Between 1921 and 1927 it operated as Compagnie Générale d'Entreprises Aéronautiques (CGEA). In 1924, Jean Mermoz established a route between Toulouse and Barcelona in Spain, flying over the Pyrenees. In 1926, a route was added from Casablanca, Morocco, flying over Sahara desert to Dakar, Senegal, from where the mail was shipped by steamer to South America. The first non-stop flight between Toulouse and Saint-Louis (Senegal) began in 1927.

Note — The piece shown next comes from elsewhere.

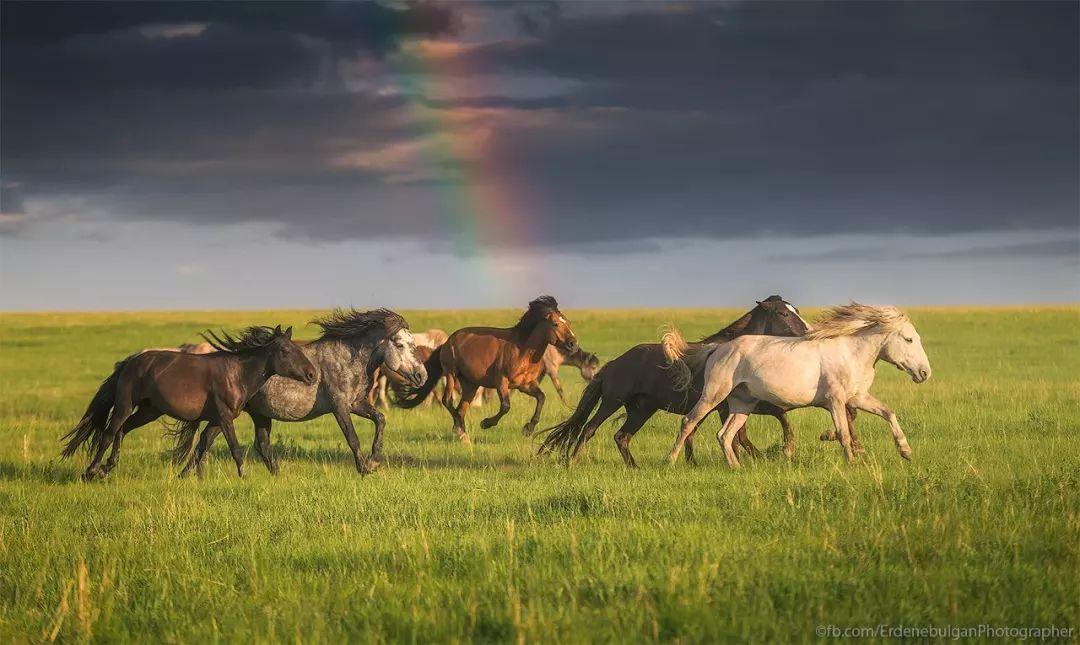 青年摄影师B·额尔登布勒干镜头下的蒙古大地,令人向往 第28张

After troubles with its planes, due to long flights to South America, in April 1927 Latécoère decided to sell 93% of his business to a Brazilian-based French businessman named Marcel Bouilloux-Lafont. Using these assets Bouilloux-Lafont then founded the Compagnie Générale Aéropostale, better known as Aéropostale.

===Aéropostale===
In November 1927 regular flights between Rio de Janeiro and Natal were started. Expansion then continued to Paraguay and in July 1929 a regularly scheduled route across the Andes Mountains to Santiago, Chile, was started, later extending down to Tierra del Fuego in the Southern part of Chile. Finally, on May 12–13, 1930, the trip across the South Atlantic by air finally took place: a Latécoère 28 mail plane fitted with floats and a 650 hp Hispano-Suiza engine made the first nonstop flight. Aéropostale pilot Jean Mermoz flew 3,058 km from Dakar to Natal in 19 hours, 35 minutes, with his plane transporting 122 kg of mail.

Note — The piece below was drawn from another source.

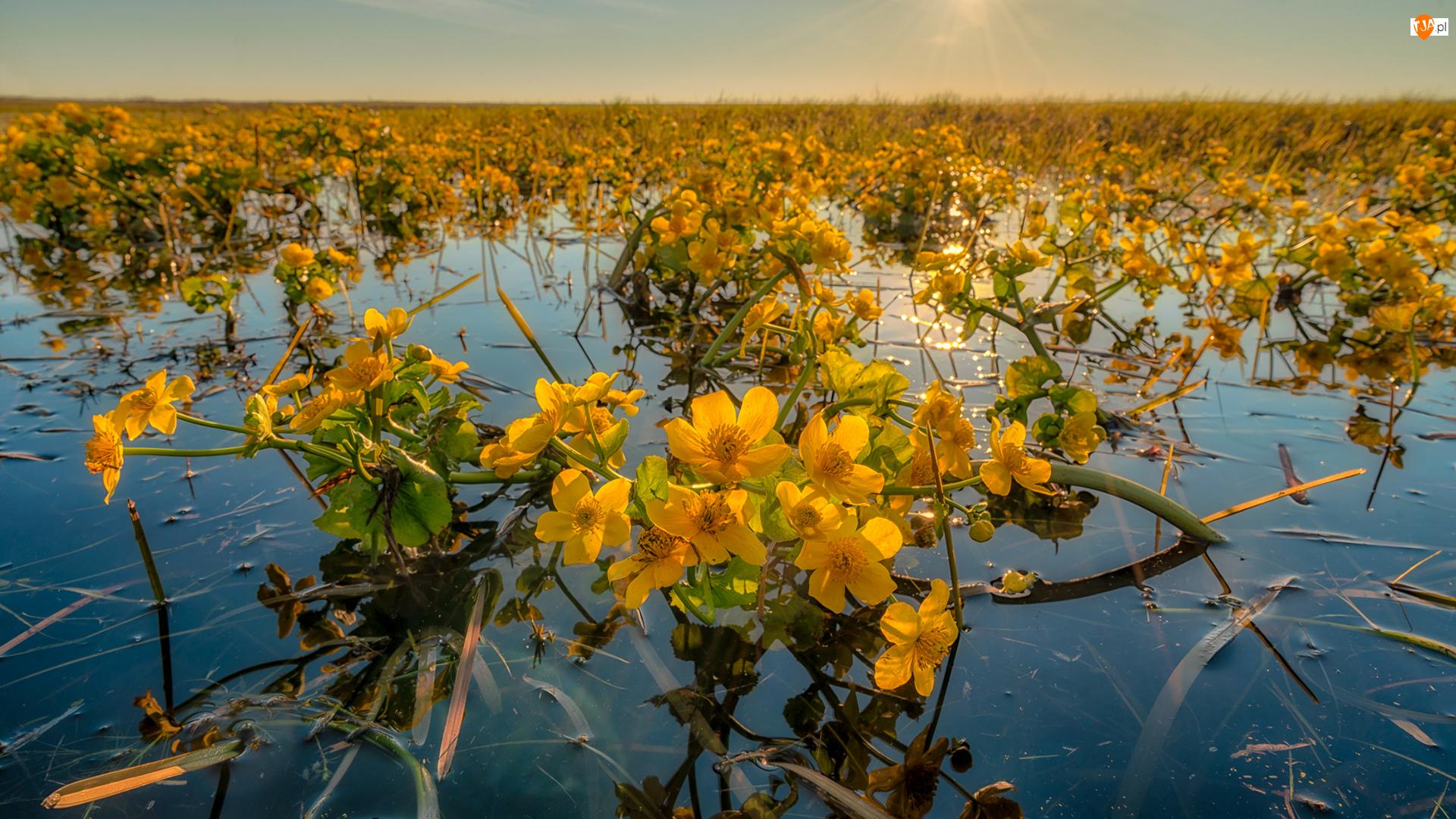 Woda, Kwiaty, Kaczeńce błotne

Aéropostale was dissolved in 1932 and merged with a number of other aviation companies (Air Orient, Société Générale de Transport Aérien, Air Union, and Compagnie Internationale de Navigation) to create Air France.

== Aéropostale pilots ==
Source:

Developed in the aftermath of World War I, air mail service owed much to the bravery of its earliest pilots. During the 1920s, every flight was a dangerous adventure, and sometimes fatal. The period was eloquently described by the French writer Antoine de Saint-Exupéry – himself an Aéropostale pilot – in his novel Vol de Nuit (Night Flight), in which he describes a postal flight through the skies of South America.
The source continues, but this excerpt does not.